Turkey is engaged in negotiations for membership of the European Union (EU), and the first such talks, which opened on 18 October, were centred on science and technology. But they took place at a time when many Turkish scientists are at loggerheads with their government, led by the mildly Islamic Justice and Development Party. They say the government is, by stealth, allowing Islamic influences to infiltrate the constitutionally secular academic system.

When the Turkish Republic was founded by national hero Kemal Atatürk in 1923, it could boast only a few dozen trained physicians and engineers. Its citizens were dirt-poor, and education available to but a few. This legacy of the sultan-caliphs was put into sharp reverse by Atatürk. His modernization programme was unmistakably Western, and could almost have been conceived with membership of the EU in mind.

He changed the alphabet to Latin script that would be readable by Europeans. He introduced education for all, forcing the literacy rate up from less than 10% to 33% within 15 years. Now 86.5% of Turks are literate. He also abolished the wearing of the veil by women (but not the headscarf), and introduced a constitution solidly anchored in secularism.

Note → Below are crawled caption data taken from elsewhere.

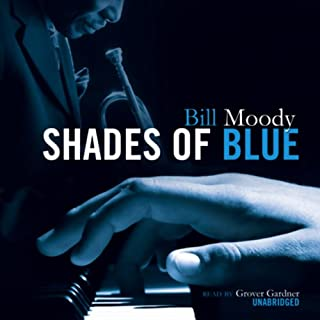 Shades of Blue                   By:                                                                                                                                 Bill Moody                               Narrated by:                                                                                                                                 Grover Gardner                      Length: 8 hrs and 23 mins     2 ratings     Overall 1.5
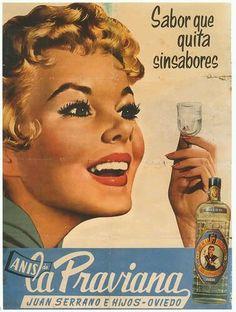Anís de la Praviana 1960- Oviedo Retro Ads, Vintage Advertisements, Vintage Ads, Vintage Prints, Vintage Soul, Vintage Beauty, Propaganda Coca Cola, Old Posters, Nostalgia Art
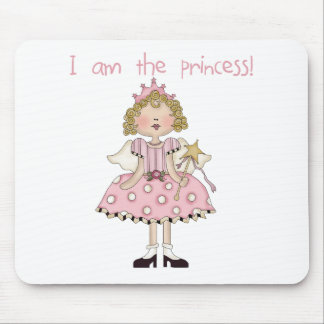 I am the Princess Mouse Pad
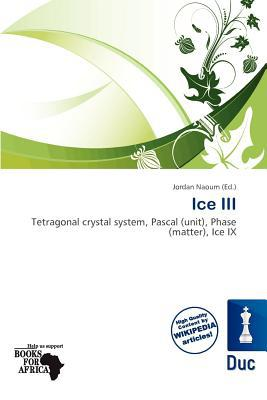 Ice III written by Jordan Naoum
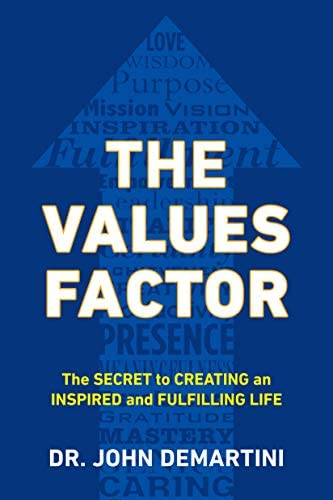 The Values Factor The Secret to Creating an Inspired and Fulfilling Life product image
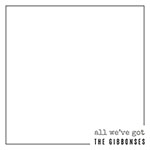 All We've Got by The Gibbonses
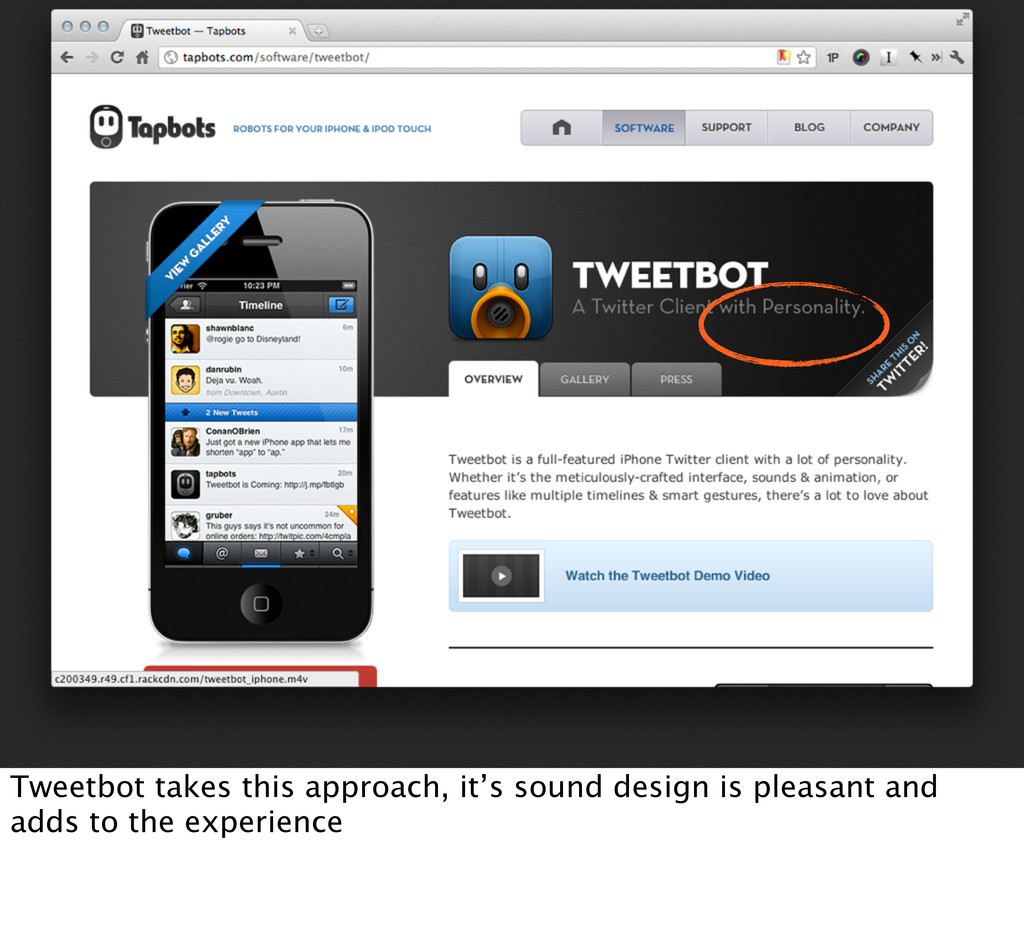 Tweetbot takes this approach, it's sound design...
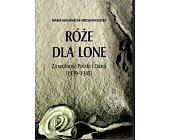 Szczegóły książki RÓŻE DLA LONE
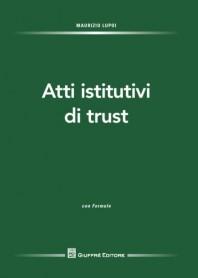 Atti Istitutivi di Trust di Lupoi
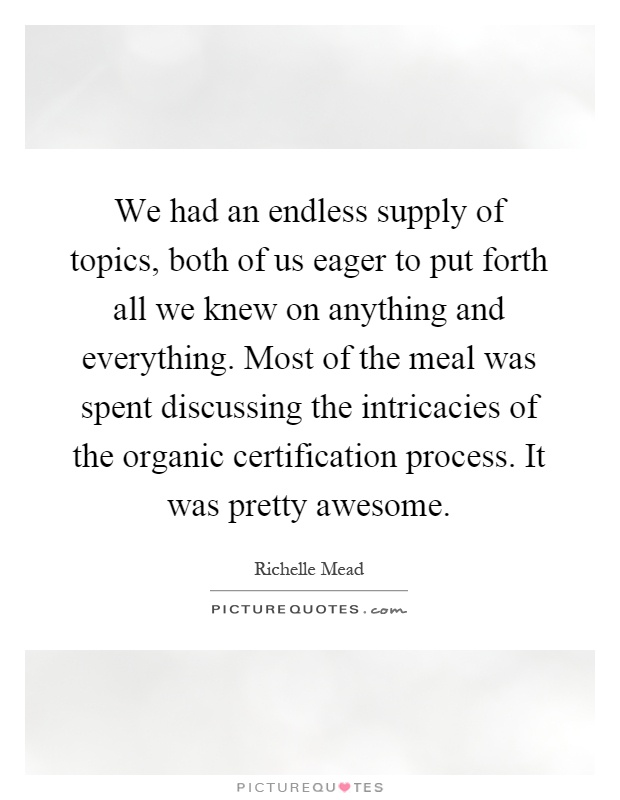 We had an endless supply of topics, both of us eager to put forth all we knew on anything and everything. Most of the meal was spent discussing the intricacies of the organic certification process. It was pretty awesome Picture Quote #1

At Turkey's western edge, it borders the EU; at the east it borders Iran. As religiosity has grown in Iran since the 1979 Islamic revolution, political tensions in Turkey have grown too. While pragmatically aiming for EU membership, Turkey has also had to deal with the rising confidence of Islamic groups and their growing numbers.

The academic élite — proud adherents to Atatürk's vision — fear this confidence, and their response has been defensive. When headscarves became more common in the 1980s, the Council of Higher Education banned the wearing of them in universities. As the number of special secondary schools for training imams (religious leaders) grew, the council raised the university entrance qualification requirements for students attending these schools above those for normal state schools. The storm over the arrest of the rector of the 100th Year University in Van (see page 8) reflects the bitterness of the struggle within universities to keep Islamic influence at bay.

The academic élite also resents recent government interference in academic appointments. Since his election in 2003, Prime Minister Recep Tayyip Erdogan has passed two contentious laws that affect universities. One allows the government to appoint members of the board of TÜBITAK, Turkey's main research agency, which is a major player in the current EU talks. Critics say that subsequent appointments have been politically inspired, and charge that aspects of the agency's current set-up are unconstitutional. A second law requires government approval of university appointments. The government says this is aimed at ending cronyism in the academic world, but critics fear that it will damage academic freedom.

The opening of negotiations for EU membership offers the best hope for the continuing development of science in Turkey.

Given this delicate situation, the opening of negotiations for EU membership offers the best hope for the continuing development of science in Turkey. Turkish scientists have little choice but to place their trust in these negotiations.

The government has, to its credit, doubled the science budget in anticipation of the EU talks, and it already pays for Turks to take part in EU Framework programmes as equal partners. Under the watchful eye of EU negotiators, Turkish science will have to be seen to be open, competitive and democratic.

The negotiations will no doubt be protracted, but if they are successful, science in Turkey will be a winner — and part of Atatürk's dream will also have won through.